*TASK DIRECTIONS*
Copy out the entries exactly, and wherever a picture appears, leave it out.

*DATA EXCERPTS*
*** Block opens ***
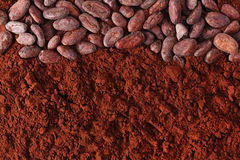 Cocoa beans and powder background Stock Photo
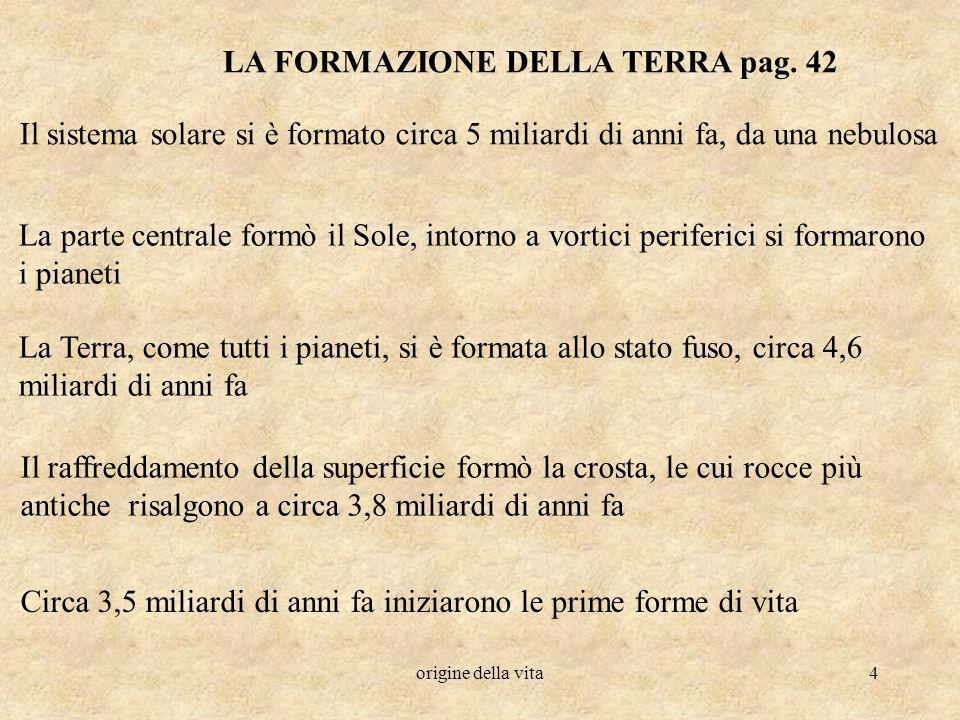 origine della vita5 LORIGINE DELLA VITA pag.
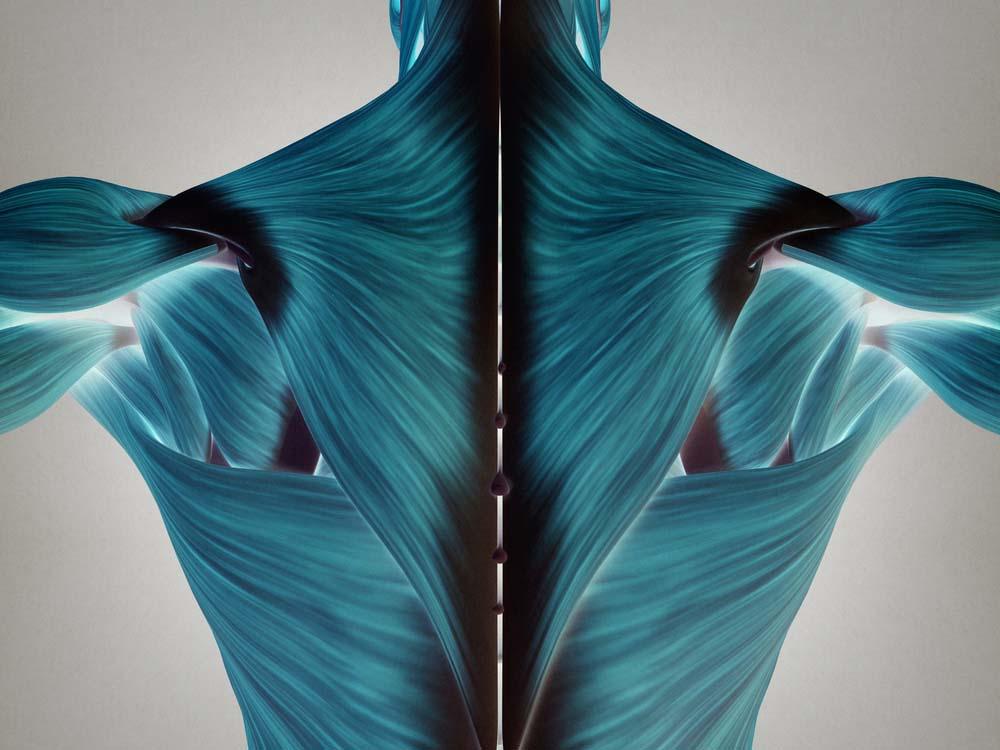 Anatomie dos femme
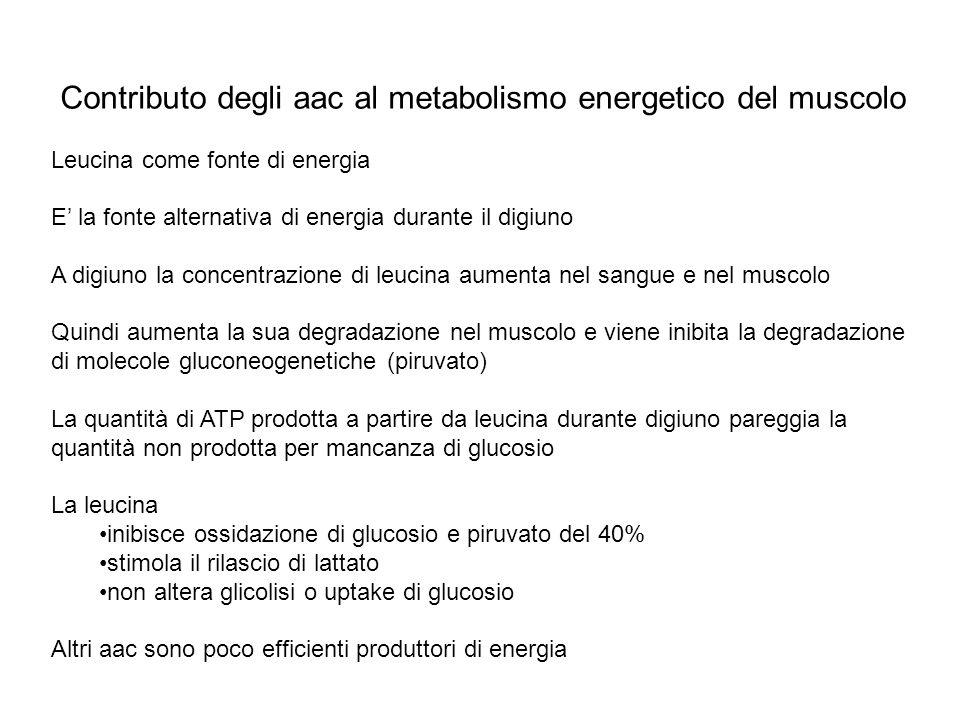 Contributo degli aac al metabolismo energetico del muscolo Leucina come fonte di energia E la fonte alternativa di energia durante il digiuno A digiun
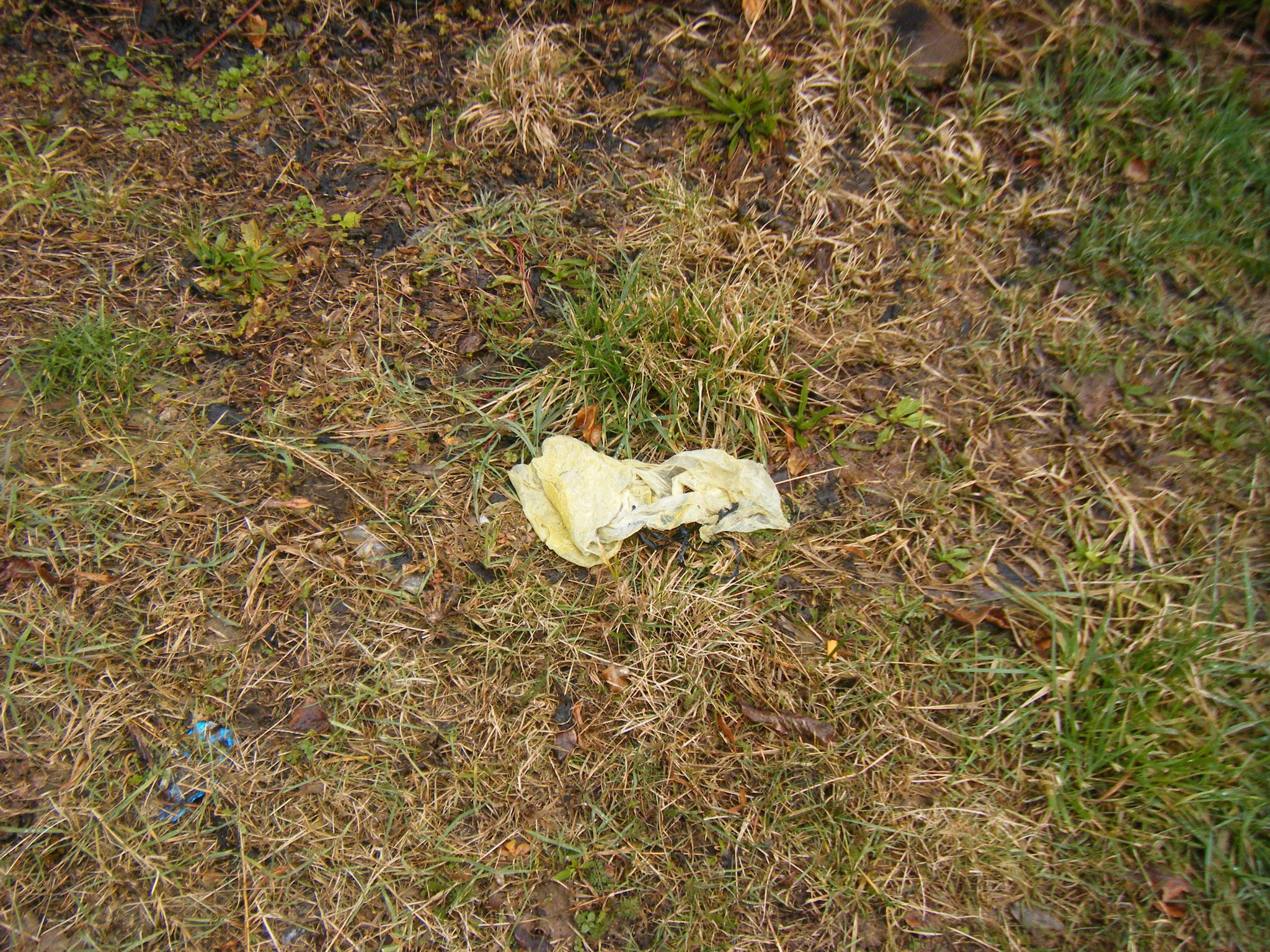 die Reste eines gelben Sackes, der seinen gesamten Inhalt an die Umwelt abgegeben hat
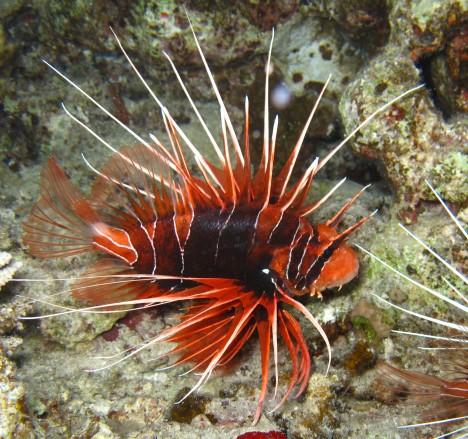 Strahlen-Feuerfisch (Pterois radiata)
*** Block closes ***
*RESPONSE TO THIS EXERCISE*
 Cocoa beans and powder background Stock Photo
 origine della vita5 LORIGINE DELLA VITA pag.
 Anatomie dos femme
 Contributo degli aac al metabolismo energetico del muscolo Leucina come fonte di energia E la fonte alternativa di energia durante il digiuno A digiun
 die Reste eines gelben Sackes, der seinen gesamten Inhalt an die Umwelt abgegeben hat
 Strahlen-Feuerfisch (Pterois radiata)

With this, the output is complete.